Polderland friert alle Löhne ein

Die Probleme der Niederländer sind in Deutschland bekannt. Arbeitslosigkeit, überlastete Rentenkassen, uferlose Staatsausgaben. Zur Belebung der Wirtschaft vereinbarten Arbeitgeber und Gewerkschaften einen zweijährigen Lohnstopp

von HENK RAIJER

Das „Poldermodell“ lebt. Die niederländische Regierung hat die in der jüngsten Vergangenheit so erfolgreiche Tradition der Verhandlungsdemokratie neu belebt. Mit Arbeitgebern und Gewerkschaften vereinbarte sie am Dienstag, dass es 2004 keine Lohnerhöhungen geben wird und sich die Erhöhungen im Jahre 2005 „der Nullgrenze annähern“ sollen. Im Gegenzug wird die Mitte-rechts-Regierung zunächst auf einige umstrittene Einschnitte bei der Arbeitslosen- und Sozialhilfe sowie der Frühverrentung verzichten.

Hollands Ministerpräsident Jan Peter Balkenende zeigte sich mit dem Ergebnis sehr zufrieden. „Die Nullrunde ist ein Signal für mehr Wirtschaftswachstum und schafft neue Arbeitsplätze“, sagte der Christdemokrat. Arbeits- und Sozialminister Aart Jan de Geus sprach von einem „historischen Augenblick“. Mit dieser Vereinbarung könne die angeschlagene Wirtschaft wieder wachsen, bekäme der Staat die Ausgaben in den Griff und könnten sich die Rentenkassen erholen. Der Vorsitzende des Gewerkschaftsdachverbandes FNV, Lodewijk de Waal, bezeichnete die Vereinbarung als „notwendig“, aber auch als „geringeres Übel“.

Sprecher der Regierung und der beiden Tarifpartner betonten, dass das aus dem Jahr 1982 stammende Modell einvernehmlicher Regelungen für Lohnmäßigung als Vorbild gedient habe. Das „Poldermodell“ gilt als holländische Variante des Bündnisses für Arbeit. Es wurde zur Zeit des Christdemokraten Ruud Lubbers angeschoben. Die Früchte durfte dann sein sozialdemokratischer Nachfolger Wim Kok (1994–2002) ernten – nicht zuletzt dank boomender Wirtschaft und beispielloser Flexibilisierung der Arbeitswelt.

Gewerkschaftschef de Waal hatte die Verhandlungspartner mit seiner Bereitschaft, die Löhne praktisch zwei Jahre lang einzufrieren, überrascht.
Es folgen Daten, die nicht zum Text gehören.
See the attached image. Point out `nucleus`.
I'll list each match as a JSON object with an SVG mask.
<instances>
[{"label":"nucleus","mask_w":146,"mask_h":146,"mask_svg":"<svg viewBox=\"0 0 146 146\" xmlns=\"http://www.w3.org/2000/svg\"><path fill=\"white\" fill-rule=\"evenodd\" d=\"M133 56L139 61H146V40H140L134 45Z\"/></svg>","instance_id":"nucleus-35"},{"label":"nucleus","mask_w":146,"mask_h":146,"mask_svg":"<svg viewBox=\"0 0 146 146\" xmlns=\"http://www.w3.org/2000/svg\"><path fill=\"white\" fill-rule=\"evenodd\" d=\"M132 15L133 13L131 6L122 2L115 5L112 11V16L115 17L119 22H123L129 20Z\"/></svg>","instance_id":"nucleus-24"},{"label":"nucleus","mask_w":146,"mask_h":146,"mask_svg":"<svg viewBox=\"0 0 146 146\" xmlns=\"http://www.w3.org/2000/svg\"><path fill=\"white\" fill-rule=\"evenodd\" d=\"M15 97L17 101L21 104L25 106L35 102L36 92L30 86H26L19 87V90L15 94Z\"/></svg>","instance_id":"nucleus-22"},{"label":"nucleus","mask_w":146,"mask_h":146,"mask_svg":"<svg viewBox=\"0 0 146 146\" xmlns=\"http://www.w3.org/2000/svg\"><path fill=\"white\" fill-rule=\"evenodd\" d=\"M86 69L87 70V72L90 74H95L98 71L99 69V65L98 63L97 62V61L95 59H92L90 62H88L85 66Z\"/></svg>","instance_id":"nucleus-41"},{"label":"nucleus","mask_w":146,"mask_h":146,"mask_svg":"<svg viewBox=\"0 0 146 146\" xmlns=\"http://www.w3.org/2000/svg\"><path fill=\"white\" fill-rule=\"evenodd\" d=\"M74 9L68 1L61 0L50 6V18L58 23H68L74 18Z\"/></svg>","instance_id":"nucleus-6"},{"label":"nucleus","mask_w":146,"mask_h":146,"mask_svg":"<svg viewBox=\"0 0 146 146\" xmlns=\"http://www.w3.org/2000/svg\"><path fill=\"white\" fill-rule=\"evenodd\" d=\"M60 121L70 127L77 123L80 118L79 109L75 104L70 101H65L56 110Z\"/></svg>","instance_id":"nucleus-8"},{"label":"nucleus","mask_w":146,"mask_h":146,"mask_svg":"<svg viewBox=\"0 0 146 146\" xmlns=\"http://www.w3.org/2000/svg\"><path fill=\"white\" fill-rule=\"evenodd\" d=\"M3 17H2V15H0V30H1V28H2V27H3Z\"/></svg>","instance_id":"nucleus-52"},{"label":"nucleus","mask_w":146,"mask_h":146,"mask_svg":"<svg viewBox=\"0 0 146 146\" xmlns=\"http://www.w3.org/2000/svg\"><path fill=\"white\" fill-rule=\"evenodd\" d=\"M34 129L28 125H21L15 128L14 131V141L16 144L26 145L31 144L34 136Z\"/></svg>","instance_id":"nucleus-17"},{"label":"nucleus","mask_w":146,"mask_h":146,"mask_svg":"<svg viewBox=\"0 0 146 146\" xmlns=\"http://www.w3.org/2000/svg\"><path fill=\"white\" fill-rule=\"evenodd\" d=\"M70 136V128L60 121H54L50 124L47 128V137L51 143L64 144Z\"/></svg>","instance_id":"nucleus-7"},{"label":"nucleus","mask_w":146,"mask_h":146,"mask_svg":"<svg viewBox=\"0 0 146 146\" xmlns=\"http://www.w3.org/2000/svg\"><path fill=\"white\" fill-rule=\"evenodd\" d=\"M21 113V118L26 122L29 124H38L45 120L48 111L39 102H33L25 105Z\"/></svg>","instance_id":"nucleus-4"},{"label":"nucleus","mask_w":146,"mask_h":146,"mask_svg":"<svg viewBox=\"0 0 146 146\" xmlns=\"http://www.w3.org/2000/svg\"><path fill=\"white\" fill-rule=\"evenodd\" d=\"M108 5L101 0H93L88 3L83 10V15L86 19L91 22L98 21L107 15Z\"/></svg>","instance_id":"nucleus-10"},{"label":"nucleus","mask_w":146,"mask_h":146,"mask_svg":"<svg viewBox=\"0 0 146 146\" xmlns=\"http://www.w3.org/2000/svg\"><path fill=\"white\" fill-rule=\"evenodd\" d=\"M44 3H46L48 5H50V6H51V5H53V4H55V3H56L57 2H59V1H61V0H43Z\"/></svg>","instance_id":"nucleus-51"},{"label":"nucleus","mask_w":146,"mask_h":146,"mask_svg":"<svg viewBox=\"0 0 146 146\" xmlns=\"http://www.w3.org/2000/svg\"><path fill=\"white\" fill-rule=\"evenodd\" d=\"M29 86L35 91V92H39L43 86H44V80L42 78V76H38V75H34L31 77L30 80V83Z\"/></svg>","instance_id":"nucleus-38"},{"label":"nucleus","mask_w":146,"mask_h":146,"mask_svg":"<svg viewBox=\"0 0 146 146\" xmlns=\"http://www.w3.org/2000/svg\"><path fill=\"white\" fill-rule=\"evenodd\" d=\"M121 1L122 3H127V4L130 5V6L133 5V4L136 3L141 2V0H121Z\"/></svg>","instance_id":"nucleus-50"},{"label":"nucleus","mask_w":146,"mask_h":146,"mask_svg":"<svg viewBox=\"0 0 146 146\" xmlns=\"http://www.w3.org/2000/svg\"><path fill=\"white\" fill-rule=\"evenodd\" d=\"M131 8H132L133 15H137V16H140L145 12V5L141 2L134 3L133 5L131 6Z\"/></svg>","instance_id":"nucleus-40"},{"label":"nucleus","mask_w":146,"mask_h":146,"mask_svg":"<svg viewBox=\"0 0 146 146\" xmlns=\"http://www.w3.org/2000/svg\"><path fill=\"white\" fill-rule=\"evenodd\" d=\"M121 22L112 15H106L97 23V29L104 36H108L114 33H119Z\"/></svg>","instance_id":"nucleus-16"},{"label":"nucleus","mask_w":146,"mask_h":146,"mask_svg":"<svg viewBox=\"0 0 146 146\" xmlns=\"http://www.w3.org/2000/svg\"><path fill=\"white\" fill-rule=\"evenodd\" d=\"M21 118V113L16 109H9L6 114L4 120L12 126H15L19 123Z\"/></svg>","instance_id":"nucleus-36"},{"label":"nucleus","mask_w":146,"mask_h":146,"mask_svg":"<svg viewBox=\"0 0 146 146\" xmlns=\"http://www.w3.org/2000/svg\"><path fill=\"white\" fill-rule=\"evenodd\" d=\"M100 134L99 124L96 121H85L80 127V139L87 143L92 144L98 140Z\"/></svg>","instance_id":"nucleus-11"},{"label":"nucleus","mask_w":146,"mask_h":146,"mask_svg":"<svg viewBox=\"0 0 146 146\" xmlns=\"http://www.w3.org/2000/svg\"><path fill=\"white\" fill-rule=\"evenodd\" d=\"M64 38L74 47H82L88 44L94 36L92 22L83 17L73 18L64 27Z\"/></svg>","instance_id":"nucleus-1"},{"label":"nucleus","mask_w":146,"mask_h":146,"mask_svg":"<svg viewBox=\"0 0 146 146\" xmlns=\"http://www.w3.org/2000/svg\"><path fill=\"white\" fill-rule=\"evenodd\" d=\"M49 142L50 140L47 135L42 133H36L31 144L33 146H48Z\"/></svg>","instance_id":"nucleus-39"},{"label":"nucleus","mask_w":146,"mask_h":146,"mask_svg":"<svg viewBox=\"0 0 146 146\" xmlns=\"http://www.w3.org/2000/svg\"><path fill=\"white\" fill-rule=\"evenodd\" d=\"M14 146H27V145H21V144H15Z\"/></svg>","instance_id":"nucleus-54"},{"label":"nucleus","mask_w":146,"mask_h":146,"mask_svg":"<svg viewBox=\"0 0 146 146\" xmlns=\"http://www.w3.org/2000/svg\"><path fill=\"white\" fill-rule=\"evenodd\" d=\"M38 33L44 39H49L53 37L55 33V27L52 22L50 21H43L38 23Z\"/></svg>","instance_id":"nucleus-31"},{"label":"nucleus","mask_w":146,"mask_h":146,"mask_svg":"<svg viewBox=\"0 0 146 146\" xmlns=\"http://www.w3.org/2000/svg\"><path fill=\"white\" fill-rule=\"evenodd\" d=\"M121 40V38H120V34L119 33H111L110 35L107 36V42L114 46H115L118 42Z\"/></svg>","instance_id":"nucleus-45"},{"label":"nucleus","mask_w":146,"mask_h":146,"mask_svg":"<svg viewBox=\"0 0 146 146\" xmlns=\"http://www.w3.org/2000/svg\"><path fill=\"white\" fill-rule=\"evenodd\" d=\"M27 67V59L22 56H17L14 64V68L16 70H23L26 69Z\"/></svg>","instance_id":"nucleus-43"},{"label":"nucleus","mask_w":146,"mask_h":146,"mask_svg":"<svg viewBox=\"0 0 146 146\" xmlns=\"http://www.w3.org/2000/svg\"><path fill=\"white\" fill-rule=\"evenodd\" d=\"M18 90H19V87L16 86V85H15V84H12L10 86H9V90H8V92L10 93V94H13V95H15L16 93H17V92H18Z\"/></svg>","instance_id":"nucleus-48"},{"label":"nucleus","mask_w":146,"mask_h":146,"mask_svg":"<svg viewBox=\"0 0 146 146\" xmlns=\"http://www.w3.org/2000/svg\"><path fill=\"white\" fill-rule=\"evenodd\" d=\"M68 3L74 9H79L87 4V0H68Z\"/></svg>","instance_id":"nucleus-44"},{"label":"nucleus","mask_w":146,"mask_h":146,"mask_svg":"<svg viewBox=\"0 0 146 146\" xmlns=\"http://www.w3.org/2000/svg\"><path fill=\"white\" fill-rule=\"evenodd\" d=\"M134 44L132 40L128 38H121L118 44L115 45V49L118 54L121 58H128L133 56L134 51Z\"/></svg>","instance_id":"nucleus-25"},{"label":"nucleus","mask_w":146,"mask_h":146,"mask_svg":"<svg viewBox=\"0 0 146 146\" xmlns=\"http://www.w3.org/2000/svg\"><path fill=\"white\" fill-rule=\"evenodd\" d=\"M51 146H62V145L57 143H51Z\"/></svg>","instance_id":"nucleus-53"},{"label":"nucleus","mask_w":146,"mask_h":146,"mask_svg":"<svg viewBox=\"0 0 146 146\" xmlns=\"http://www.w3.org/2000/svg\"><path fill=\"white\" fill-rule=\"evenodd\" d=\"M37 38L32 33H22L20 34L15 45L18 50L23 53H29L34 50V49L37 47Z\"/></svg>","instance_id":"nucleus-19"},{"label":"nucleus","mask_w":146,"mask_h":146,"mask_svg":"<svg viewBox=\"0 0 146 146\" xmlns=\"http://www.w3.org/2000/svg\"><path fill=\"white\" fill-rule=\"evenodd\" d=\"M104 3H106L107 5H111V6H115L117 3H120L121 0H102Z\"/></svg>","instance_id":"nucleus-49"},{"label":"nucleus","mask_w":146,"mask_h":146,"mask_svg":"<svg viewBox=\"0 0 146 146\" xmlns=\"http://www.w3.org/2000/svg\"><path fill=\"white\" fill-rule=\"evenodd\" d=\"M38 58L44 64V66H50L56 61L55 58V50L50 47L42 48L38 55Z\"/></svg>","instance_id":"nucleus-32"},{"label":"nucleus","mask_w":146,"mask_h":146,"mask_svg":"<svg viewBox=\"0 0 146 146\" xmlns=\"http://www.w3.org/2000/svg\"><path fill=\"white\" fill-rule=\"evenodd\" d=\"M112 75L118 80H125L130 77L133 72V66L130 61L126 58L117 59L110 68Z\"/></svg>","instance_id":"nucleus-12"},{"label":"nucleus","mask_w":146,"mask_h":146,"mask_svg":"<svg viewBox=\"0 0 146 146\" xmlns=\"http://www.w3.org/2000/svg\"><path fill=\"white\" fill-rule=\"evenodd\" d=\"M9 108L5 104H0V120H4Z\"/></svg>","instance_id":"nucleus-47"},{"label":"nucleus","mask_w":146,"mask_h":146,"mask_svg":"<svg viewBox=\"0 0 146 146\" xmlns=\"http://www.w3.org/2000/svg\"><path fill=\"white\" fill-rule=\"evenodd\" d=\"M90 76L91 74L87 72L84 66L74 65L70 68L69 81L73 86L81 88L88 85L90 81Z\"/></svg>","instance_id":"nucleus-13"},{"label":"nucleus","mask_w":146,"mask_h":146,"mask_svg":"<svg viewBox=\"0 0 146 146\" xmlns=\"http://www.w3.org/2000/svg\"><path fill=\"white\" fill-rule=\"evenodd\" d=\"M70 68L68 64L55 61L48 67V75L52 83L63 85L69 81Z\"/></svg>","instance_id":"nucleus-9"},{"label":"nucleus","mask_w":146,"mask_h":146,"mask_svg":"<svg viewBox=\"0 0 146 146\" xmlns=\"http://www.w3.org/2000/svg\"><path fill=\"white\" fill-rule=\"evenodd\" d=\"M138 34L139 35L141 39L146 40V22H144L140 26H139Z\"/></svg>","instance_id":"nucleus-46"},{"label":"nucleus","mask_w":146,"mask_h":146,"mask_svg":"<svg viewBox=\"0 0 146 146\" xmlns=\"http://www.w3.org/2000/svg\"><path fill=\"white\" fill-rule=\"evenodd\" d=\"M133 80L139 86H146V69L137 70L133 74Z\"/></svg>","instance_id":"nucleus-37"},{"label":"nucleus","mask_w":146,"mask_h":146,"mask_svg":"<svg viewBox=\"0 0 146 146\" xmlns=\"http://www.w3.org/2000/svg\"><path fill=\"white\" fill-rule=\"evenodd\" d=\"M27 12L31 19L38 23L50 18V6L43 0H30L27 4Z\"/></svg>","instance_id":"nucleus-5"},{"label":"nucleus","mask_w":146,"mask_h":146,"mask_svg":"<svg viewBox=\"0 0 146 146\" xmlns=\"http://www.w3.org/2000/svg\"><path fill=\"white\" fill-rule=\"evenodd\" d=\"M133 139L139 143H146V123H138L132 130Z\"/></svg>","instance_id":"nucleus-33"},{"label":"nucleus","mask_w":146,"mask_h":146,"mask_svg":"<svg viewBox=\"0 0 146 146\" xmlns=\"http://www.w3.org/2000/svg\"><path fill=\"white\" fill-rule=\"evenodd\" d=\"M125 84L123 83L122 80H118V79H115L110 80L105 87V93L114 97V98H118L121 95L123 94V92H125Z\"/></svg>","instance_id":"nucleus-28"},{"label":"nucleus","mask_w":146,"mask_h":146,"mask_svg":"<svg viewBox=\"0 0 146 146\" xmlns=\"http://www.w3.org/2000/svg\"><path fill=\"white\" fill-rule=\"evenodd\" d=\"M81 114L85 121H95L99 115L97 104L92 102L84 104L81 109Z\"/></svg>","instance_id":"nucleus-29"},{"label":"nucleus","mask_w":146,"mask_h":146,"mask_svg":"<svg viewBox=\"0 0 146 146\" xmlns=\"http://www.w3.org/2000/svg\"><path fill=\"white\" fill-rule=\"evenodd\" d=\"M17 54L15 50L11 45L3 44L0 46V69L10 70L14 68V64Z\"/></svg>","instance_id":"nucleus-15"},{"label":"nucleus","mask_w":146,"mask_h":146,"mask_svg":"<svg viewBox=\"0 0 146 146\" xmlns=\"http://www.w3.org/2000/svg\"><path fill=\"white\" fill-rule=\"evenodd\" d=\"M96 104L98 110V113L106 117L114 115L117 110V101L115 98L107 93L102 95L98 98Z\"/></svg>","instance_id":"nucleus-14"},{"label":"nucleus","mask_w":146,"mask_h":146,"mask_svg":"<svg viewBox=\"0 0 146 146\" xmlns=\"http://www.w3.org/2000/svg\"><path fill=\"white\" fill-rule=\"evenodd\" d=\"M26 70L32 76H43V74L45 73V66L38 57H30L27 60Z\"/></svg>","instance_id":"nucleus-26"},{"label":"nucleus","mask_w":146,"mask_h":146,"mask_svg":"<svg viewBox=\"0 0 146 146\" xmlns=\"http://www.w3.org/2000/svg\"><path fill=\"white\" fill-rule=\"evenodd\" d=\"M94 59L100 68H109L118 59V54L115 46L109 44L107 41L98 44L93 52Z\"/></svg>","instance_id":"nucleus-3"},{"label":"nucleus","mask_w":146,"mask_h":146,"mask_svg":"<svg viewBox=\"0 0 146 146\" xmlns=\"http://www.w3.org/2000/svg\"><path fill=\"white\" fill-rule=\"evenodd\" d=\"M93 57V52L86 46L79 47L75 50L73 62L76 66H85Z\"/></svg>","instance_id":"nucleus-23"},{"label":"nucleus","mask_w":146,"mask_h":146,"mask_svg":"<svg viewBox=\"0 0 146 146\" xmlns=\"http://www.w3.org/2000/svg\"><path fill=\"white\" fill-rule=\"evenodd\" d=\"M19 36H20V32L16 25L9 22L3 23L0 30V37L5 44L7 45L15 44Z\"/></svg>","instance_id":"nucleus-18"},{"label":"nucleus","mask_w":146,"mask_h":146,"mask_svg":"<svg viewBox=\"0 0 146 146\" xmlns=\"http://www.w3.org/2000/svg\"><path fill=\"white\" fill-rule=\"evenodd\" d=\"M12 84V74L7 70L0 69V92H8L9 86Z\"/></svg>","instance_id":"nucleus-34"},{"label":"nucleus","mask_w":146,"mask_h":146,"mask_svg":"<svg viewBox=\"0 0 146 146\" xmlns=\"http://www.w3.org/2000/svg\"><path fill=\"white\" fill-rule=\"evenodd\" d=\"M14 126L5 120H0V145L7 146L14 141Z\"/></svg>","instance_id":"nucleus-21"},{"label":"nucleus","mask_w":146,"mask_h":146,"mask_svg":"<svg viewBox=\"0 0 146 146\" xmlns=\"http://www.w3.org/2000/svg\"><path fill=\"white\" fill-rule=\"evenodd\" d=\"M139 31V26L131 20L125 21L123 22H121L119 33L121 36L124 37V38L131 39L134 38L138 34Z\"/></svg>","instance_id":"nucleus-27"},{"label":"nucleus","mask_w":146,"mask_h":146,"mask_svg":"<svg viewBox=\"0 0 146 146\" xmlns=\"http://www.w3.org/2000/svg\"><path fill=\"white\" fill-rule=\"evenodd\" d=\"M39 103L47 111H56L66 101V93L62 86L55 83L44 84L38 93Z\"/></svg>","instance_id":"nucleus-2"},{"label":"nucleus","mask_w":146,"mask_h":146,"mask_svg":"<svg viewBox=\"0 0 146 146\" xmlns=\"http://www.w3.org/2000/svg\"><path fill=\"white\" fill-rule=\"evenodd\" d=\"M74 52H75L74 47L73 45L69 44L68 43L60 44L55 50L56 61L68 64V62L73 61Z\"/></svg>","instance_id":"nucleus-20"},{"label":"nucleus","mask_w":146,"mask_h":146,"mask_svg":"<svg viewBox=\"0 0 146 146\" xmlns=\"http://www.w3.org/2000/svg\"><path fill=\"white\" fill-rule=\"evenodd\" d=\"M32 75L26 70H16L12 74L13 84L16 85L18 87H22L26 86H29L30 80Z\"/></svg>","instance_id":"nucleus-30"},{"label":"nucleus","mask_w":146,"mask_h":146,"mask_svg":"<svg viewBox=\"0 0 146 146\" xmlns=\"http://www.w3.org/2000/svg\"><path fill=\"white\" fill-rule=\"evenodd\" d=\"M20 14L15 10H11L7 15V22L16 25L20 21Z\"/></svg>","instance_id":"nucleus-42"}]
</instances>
Sein „Zugeständnis“ verknüpfte er aber mit einem Forderungskatalog. So setzte er durch, dass die Löhne, sollte sich die Wirtschaft 2005 merklich erholen, trotz der jüngsten Vereinbarung steigen können. Auch bleiben einmalige, an Erträge gebundene Lohnerhöhungen oder Überschussbeteiligungen, „grundsätzlich möglich“.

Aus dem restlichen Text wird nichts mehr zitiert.